Diarrhoea: Severe diarrhoea, including dehydration and acute kidney injury, occurred in patients treated with PIQRAY. Most patients (58%) experienced diarrhoea during treatment with PIQRAY. Grade 3 diarrhoea occurred in 7% (n = 19) of patients. Among patients with Grade 2 or 3 diarrhoea (n = 71), the median time to onset was 46 days (range: 1 to 442 days).
Dose reductions of PIQRAY were required in 6% of patients and 2.8% of patients permanently discontinued PIQRAY due to diarrhoea. In the 164 patients that experienced diarrhoea, anti-diarrhoeal medications (e.g., loperamide) were required to manage symptoms in 63% (104/164) of these patients.
Based on the severity of the diarrhoea, PIQRAY may require dose interruption, reduction or discontinuation as described in Table 6 (see Dosage & Administration).
Advise patients to start antidiarrhoeal treatment, increase oral fluids and notify their healthcare provider if diarrhoea occurs while taking PIQRAY.
Use in hepatic impairment: See Special populations under Dosage & Administration and Pharmacology: Pharmacokinetics under Action.
Use in renal impairment: See Special populations under Dosage & Administration and Pharmacology: Pharmacokinetics under Action.

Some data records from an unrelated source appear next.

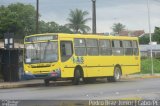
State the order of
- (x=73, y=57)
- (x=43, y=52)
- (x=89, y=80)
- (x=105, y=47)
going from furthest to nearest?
(x=89, y=80) < (x=105, y=47) < (x=73, y=57) < (x=43, y=52)

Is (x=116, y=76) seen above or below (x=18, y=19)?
below

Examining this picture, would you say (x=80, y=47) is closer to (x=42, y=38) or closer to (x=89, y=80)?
(x=42, y=38)

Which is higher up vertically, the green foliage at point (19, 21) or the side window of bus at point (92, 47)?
the green foliage at point (19, 21)

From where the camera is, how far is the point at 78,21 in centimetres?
10819

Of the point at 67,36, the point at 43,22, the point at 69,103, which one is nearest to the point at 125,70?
the point at 67,36

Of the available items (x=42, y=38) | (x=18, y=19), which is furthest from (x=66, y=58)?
(x=18, y=19)

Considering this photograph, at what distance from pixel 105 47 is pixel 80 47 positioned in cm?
309

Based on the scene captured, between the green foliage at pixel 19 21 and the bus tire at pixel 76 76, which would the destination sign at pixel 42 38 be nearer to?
the bus tire at pixel 76 76

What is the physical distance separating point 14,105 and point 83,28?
9761 centimetres

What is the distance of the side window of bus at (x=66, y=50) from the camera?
97.2ft

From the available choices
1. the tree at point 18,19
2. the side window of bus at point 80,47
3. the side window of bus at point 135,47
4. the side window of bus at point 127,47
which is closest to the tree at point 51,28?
the tree at point 18,19

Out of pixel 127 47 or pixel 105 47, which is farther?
pixel 127 47

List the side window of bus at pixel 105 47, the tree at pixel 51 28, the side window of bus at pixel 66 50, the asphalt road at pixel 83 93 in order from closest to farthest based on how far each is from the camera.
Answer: the asphalt road at pixel 83 93 < the side window of bus at pixel 66 50 < the side window of bus at pixel 105 47 < the tree at pixel 51 28

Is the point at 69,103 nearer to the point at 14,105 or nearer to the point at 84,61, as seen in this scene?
the point at 14,105
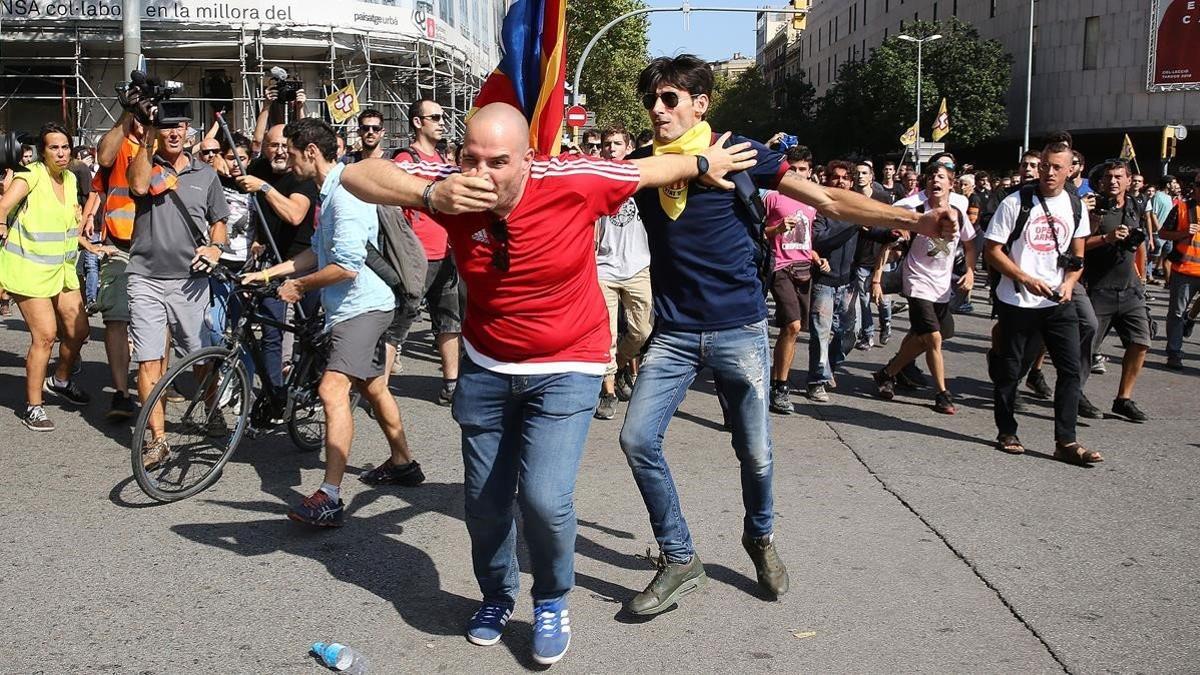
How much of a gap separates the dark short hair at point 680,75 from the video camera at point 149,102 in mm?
2889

Effects on laboratory tests: Refer to Table 9.
Effects on ability to drive and use machines: PIQRAY has minor influence on the ability to drive and use machines. Patients should be advised to be cautious when driving or using machines in case they experience fatigue during treatment with PIQRAY (see Adverse Reactions).
Use in Children: See Special populations under Dosage & Administration and Pharmacology: Pharmacokinetics under Action.
Use in the Elderly: See Special populations under Dosage & Administration and Pharmacology: Pharmacokinetics under Action.